Le gouvernement burkinabè a alloué près de 200 milliards de francs CFA dans son budget 2026 pour moderniser la route Ouagadougou-Bobo-Dioulasso, un tronçon clé de cet axe. L’objectif ? Diminuer les délais de transit et les coûts logistiques, tout en renforçant la sécurité des convois. Une initiative saluée par les acteurs du secteur, qui y voient un levier majeur pour dynamiser le commerce régional.
la révolution numérique au service des échanges sahéliens
Depuis le 31 mars, la Côte d’Ivoire a supprimé les visas douaniers physiques pour les marchandises en transit vers le Burkina Faso et le Mali. Une réforme majeure qui s’accompagne du déploiement du système SIGMAT, un outil numérique interconnecté avec les douanes burkinabè. Cette digitalisation des procédures permet de sécuriser les flux, d’accélérer les opérations de dédouanement et de limiter les blocages administratifs.
Les opérateurs économiques profitent désormais d’une gestion en ligne des déclarations, réduisant considérablement les files d’attente aux frontières. Une avancée qui s’inscrit dans une stratégie plus large de modernisation des douanes ivoiriennes, visant à renforcer la compétitivité du pays sur la scène internationale.
la côte d’ivoire, moteur économique de la sous-région
Première puissance économique de l’Union économique et monétaire ouest-africaine, la Côte d’Ivoire mise sur ses infrastructures portuaires pour consolider son leadership régional. Si Abidjan domine le trafic conteneurisé et les échanges avec le Sahel, San Pedro joue un rôle complémentaire en exportant principalement du cacao et du bois.
Les partenariats internationaux se multiplient : en avril, les Pays-Bas se sont engagés à investir 196 milliards de francs CFA pour moderniser les ports d’Abidjan et de San Pedro. Parallèlement, le groupe belge Sea Invest a annoncé des investissements supplémentaires pour porter la capacité de traitement des deux ports à 11 millions de tonnes dès 2026. Une dynamique qui confirme l’attractivité de la Côte d’Ivoire comme hub logistique de premier plan.
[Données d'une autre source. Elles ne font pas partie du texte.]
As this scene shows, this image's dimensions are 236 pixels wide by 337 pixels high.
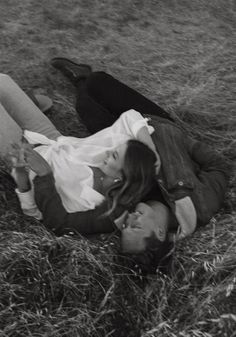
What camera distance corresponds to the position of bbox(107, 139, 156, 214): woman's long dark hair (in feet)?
10.9

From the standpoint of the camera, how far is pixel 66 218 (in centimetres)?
339

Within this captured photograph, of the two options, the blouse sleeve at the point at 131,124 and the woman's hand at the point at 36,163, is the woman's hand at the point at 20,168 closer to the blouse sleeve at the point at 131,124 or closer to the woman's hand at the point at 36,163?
the woman's hand at the point at 36,163

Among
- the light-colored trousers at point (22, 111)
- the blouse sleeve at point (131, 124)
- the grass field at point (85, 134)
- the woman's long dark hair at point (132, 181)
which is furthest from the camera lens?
the light-colored trousers at point (22, 111)

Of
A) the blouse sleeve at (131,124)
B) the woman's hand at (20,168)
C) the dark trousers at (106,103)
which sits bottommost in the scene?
the woman's hand at (20,168)

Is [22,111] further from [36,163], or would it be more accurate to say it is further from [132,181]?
[132,181]

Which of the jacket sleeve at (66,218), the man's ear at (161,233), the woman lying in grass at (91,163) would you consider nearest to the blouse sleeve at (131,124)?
the woman lying in grass at (91,163)

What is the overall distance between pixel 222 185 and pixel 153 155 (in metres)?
0.51

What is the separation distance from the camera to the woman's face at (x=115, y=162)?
3.38 meters

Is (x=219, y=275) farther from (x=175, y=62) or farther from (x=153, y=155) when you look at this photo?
(x=175, y=62)

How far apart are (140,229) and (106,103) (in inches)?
49.1

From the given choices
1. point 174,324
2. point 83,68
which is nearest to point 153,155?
point 174,324

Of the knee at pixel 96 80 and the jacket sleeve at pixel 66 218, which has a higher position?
the knee at pixel 96 80

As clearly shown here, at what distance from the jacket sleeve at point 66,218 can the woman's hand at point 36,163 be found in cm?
10

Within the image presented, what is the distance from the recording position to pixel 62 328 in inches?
114
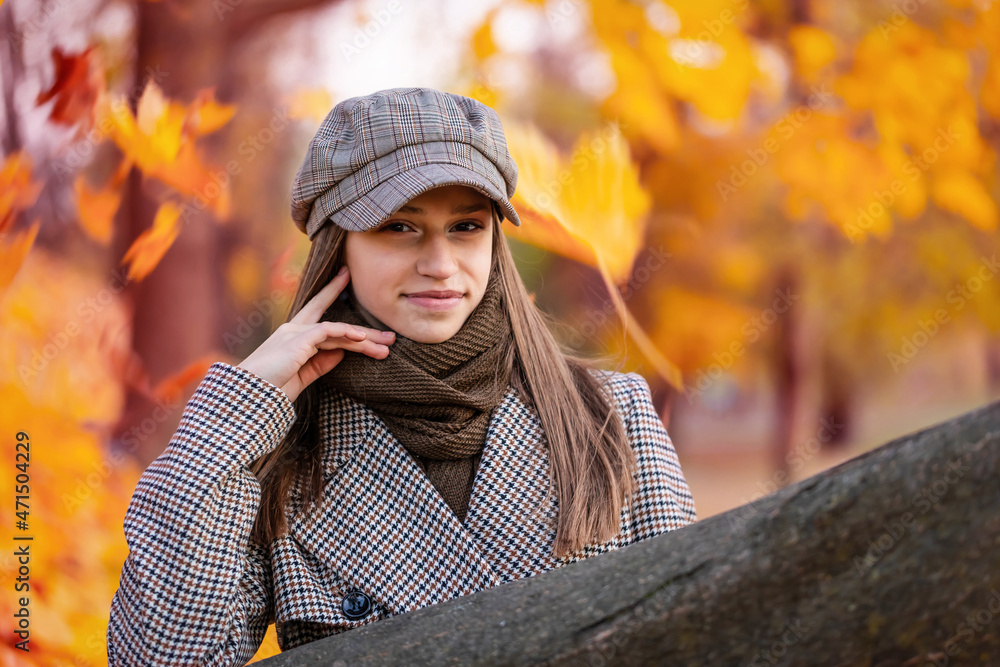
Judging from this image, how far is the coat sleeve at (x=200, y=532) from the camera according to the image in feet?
4.80

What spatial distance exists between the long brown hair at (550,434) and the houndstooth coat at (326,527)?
28 millimetres

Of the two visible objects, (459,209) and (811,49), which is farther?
(811,49)

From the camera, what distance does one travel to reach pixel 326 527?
5.43ft

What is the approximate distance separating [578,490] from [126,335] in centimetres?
184

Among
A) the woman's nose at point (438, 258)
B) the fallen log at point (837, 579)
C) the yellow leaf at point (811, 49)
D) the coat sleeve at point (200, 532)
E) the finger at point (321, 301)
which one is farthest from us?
the yellow leaf at point (811, 49)

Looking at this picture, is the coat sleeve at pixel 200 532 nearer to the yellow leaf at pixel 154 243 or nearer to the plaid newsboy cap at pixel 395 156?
the plaid newsboy cap at pixel 395 156

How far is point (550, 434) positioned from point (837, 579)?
0.77m

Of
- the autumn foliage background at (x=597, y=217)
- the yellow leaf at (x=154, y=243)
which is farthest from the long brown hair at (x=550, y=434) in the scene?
the yellow leaf at (x=154, y=243)

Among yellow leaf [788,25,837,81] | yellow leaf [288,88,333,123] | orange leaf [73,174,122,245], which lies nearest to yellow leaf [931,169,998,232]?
yellow leaf [788,25,837,81]

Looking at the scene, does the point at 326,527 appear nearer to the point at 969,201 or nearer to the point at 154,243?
the point at 154,243

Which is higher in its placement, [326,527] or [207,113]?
[207,113]

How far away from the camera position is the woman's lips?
1.60m

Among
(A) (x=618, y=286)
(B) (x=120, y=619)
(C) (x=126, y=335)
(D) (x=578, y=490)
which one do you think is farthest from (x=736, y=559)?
(C) (x=126, y=335)

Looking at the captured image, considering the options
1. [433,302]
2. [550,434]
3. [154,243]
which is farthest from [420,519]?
[154,243]
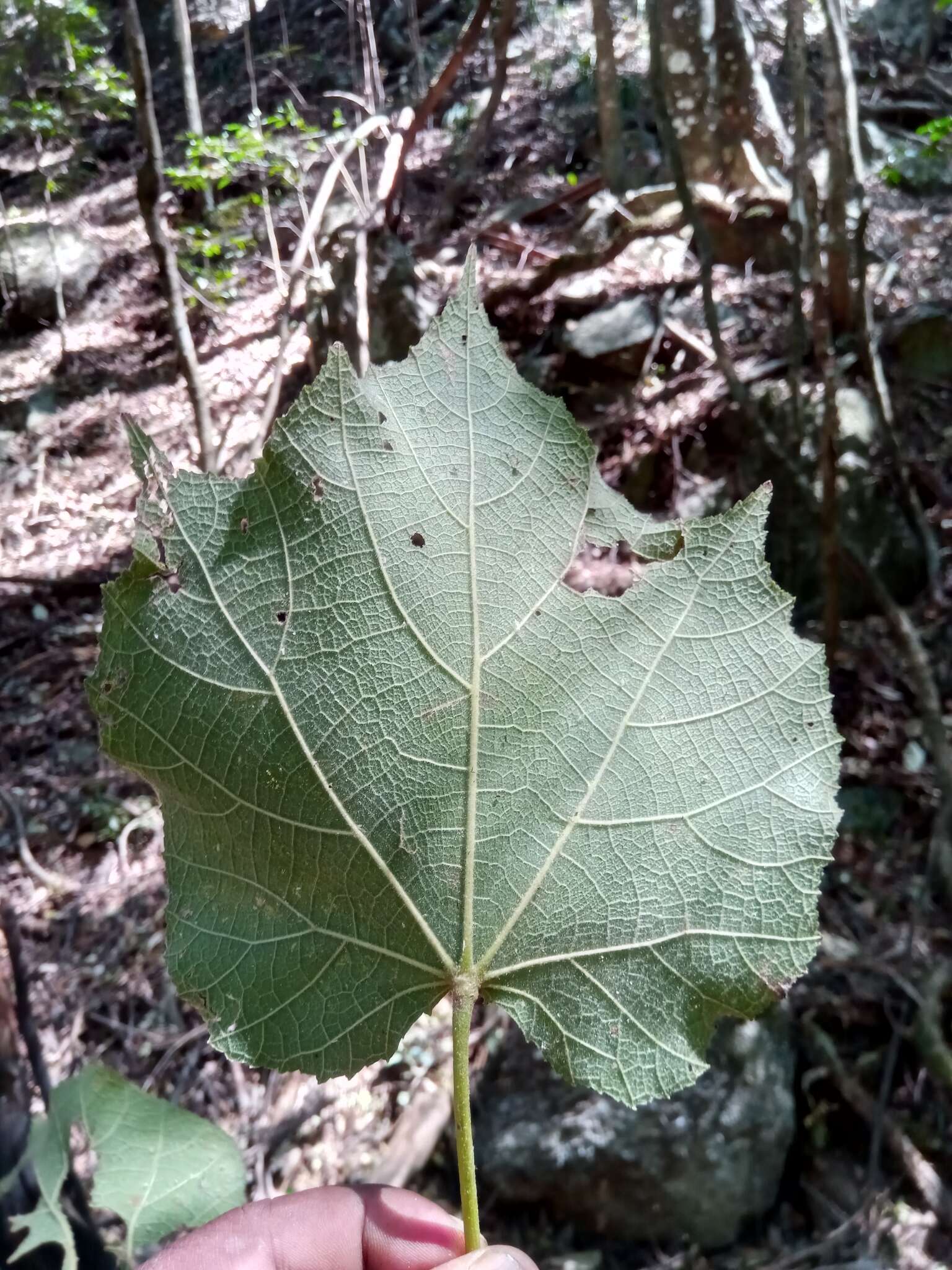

un enjeu vital pour les pays enclavés
Pour le Burkina Faso, le Mali et le Niger, l’accès aux ports ivoiriens reste une question de survie économique. Ces trois États, privés de littoral, dépendent des corridors traversant la Côte d’Ivoire, le Bénin, le Togo ou le Ghana pour leurs approvisionnements stratégiques. Malgré leur retrait de la CEDEAO, les flux commerciaux avec l’Afrique de l’Ouest se poursuivent, portés par l’efficacité des infrastructures ivoiriennes.
Les autorités d’Abidjan misent sur des tarifs compétitifs et des procédures simplifiées pour maintenir leur avantage face à des concurrents comme le port de Cotonou ou de Lomé. Une stratégie payante, qui permet à la Côte d’Ivoire de rester un partenaire incontournable pour le Sahel, quelles que soient les turbulences politiques.